**AIM OF THE TASK**
Copy all entries exactly, and wherever an entry holds a picture, leave that picture out.

═════ MATERIAL FOR THIS EXERCISE ═════

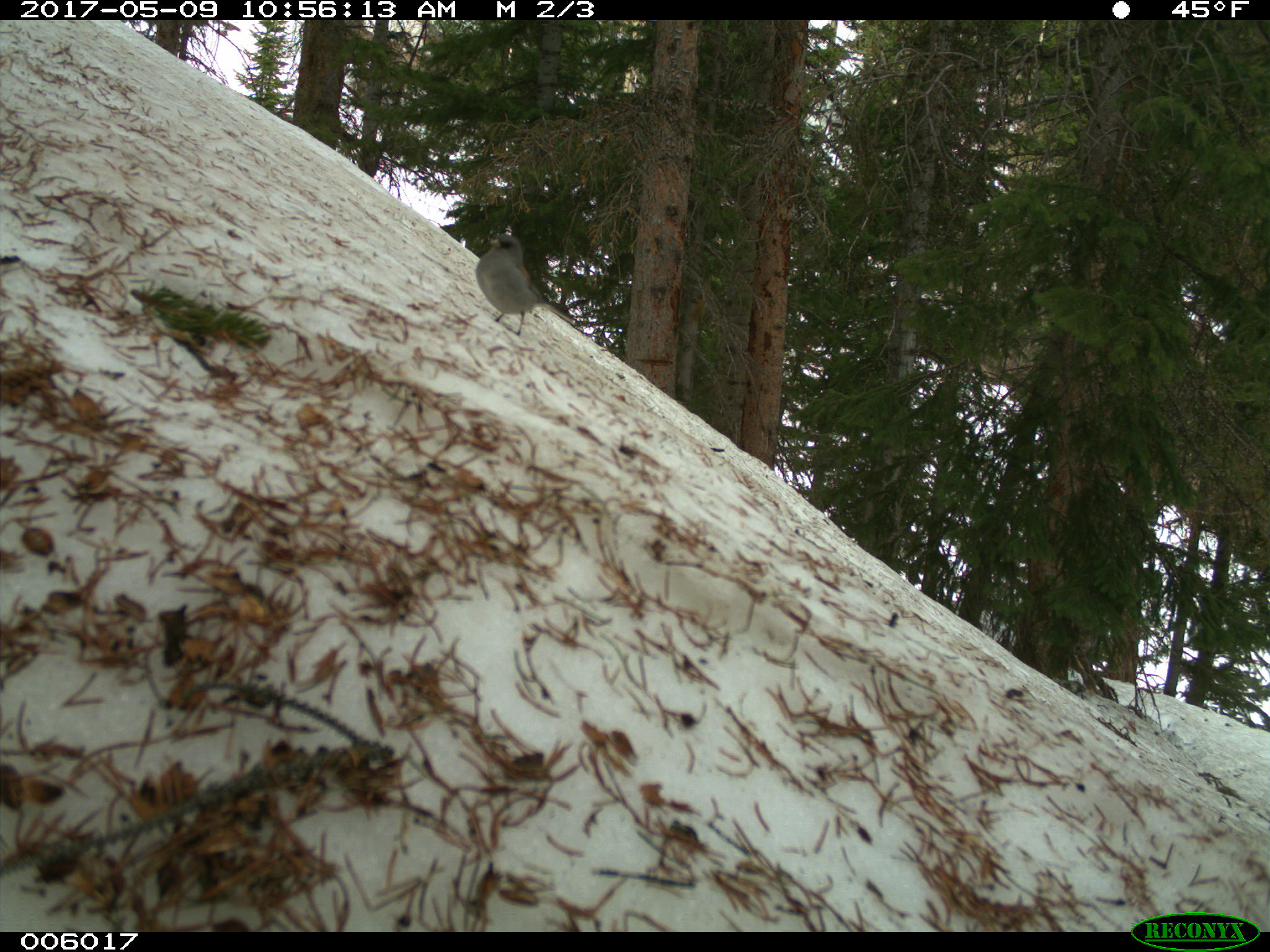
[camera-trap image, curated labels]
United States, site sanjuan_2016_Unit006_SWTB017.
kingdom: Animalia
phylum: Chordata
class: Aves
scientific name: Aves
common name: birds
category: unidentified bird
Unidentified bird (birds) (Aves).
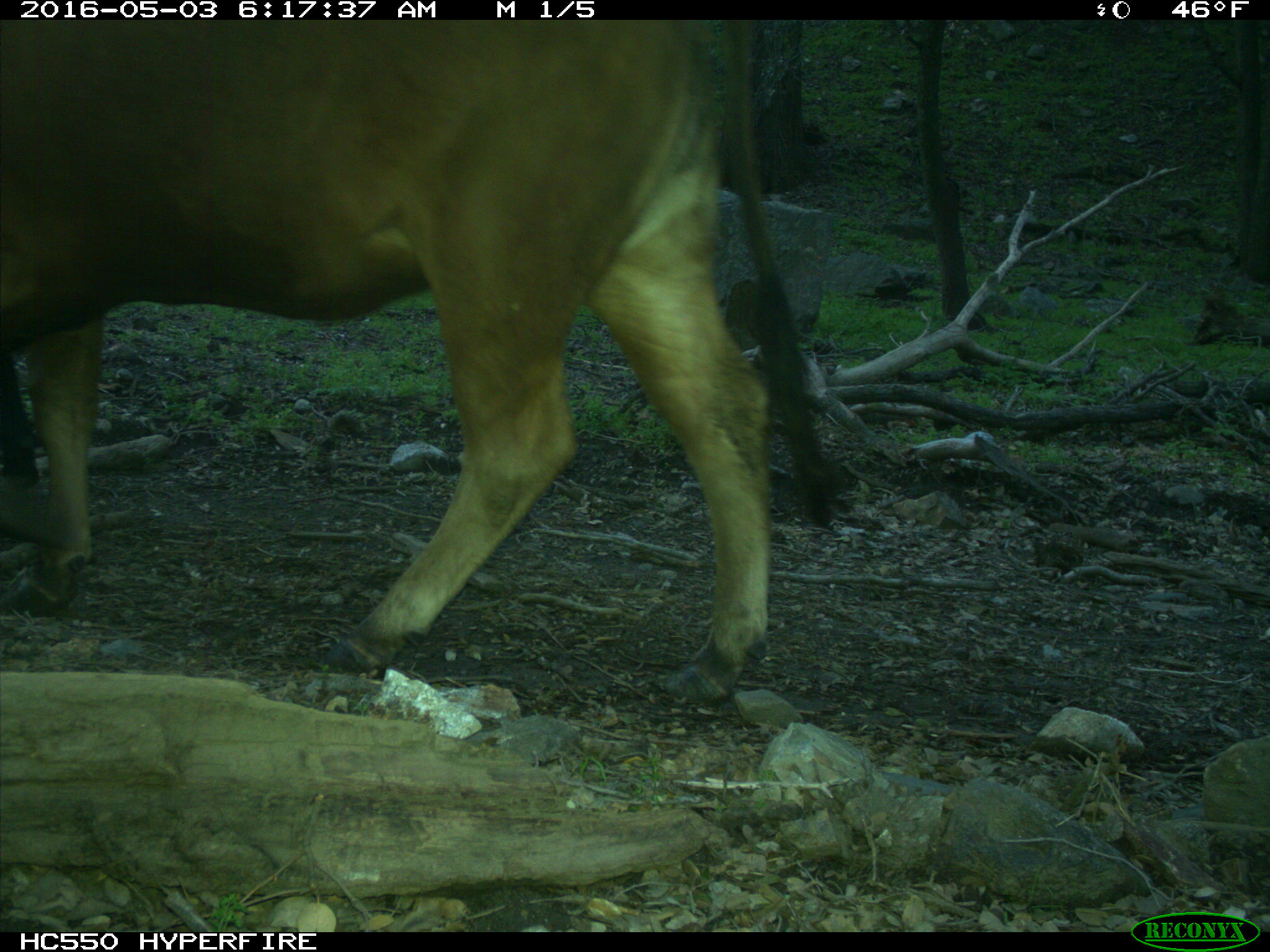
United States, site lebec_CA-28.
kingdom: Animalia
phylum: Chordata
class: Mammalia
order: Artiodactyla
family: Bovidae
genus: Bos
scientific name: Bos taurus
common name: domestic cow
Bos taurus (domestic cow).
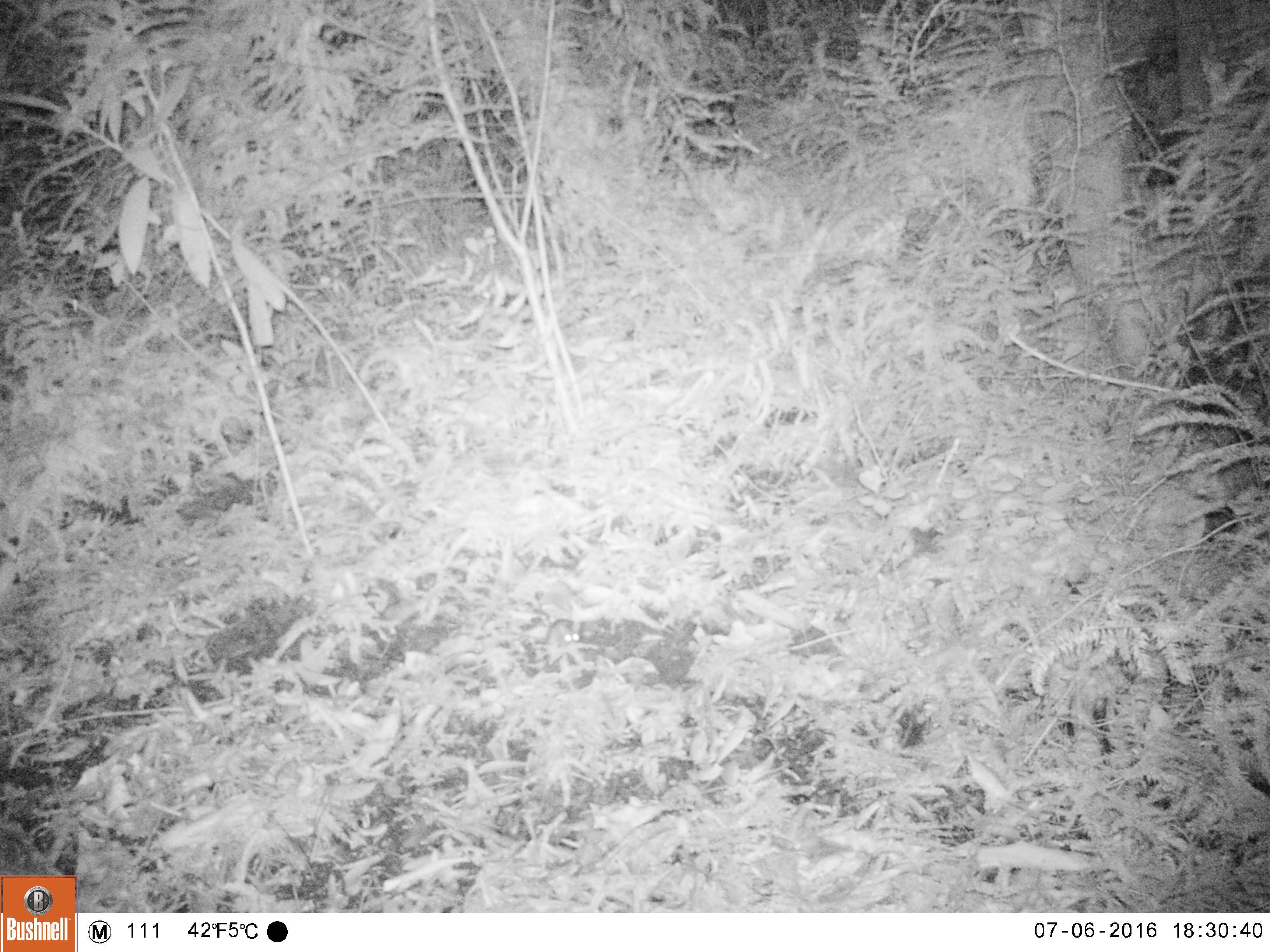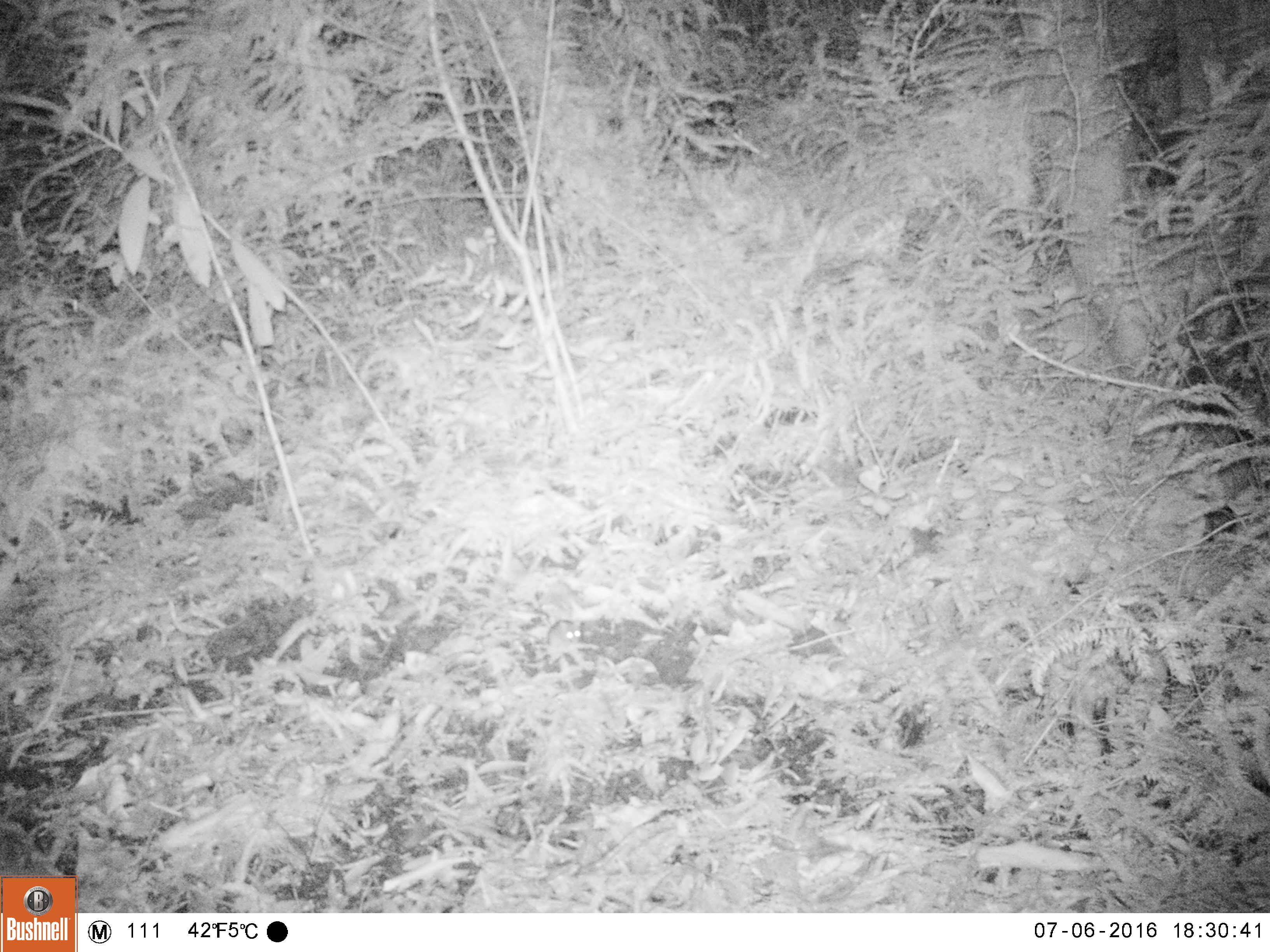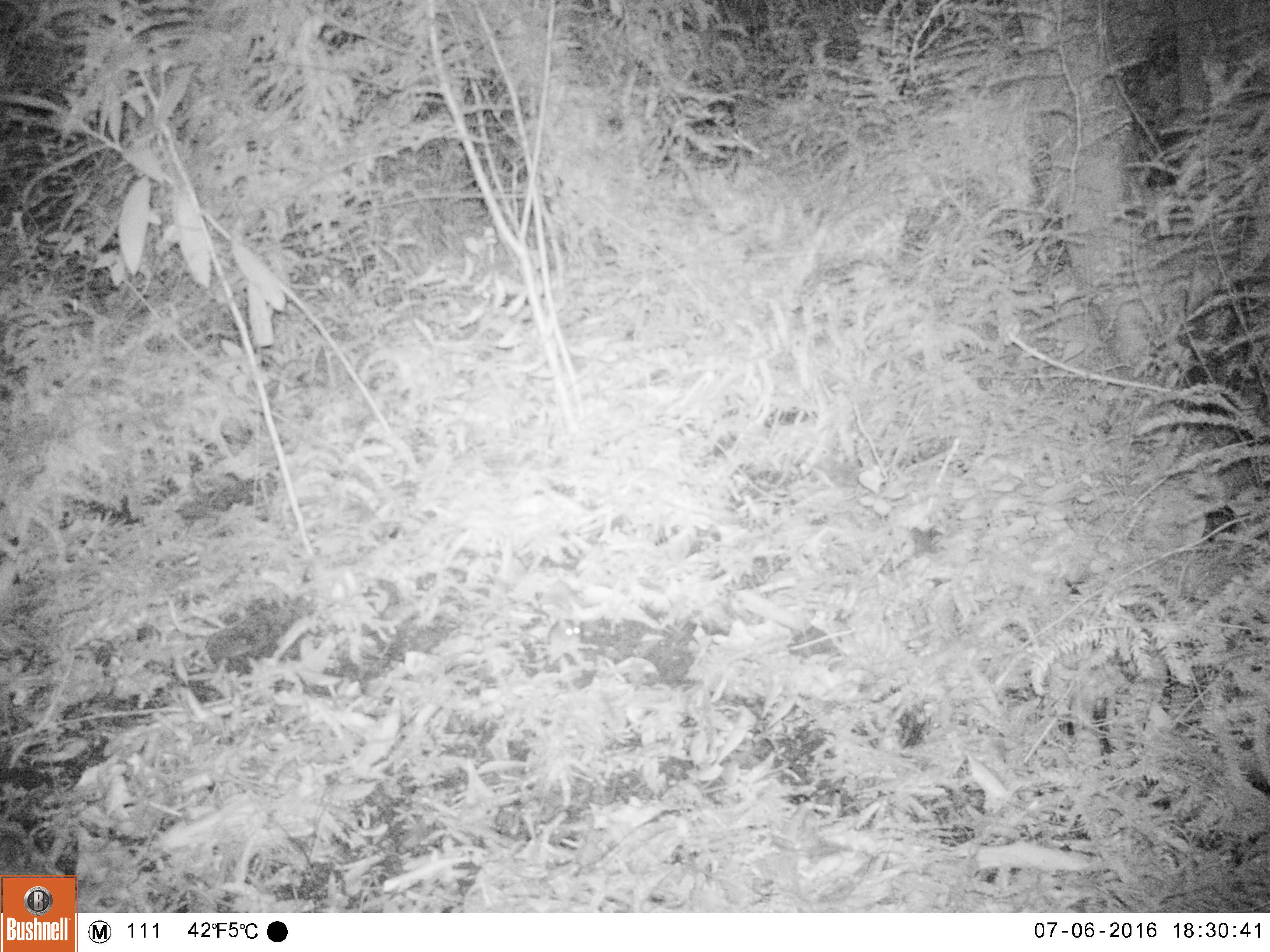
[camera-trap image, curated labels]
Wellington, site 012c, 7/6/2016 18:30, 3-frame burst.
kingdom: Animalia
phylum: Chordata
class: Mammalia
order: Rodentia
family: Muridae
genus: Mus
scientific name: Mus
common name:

═════

**YOUR SOLUTION**
[camera-trap image, curated labels]
United States, site sanjuan_2016_Unit006_SWTB017.
kingdom: Animalia
phylum: Chordata
class: Aves
scientific name: Aves
common name: birds
category: unidentified bird
Unidentified bird (birds) (Aves).
United States, site lebec_CA-28.
kingdom: Animalia
phylum: Chordata
class: Mammalia
order: Artiodactyla
family: Bovidae
genus: Bos
scientific name: Bos taurus
common name: domestic cow
Bos taurus (domestic cow).
[camera-trap image, curated labels]
Wellington, site 012c, 7/6/2016 18:30, 3-frame burst.
kingdom: Animalia
phylum: Chordata
class: Mammalia
order: Rodentia
family: Muridae
genus: Mus
scientific name: Mus
common name:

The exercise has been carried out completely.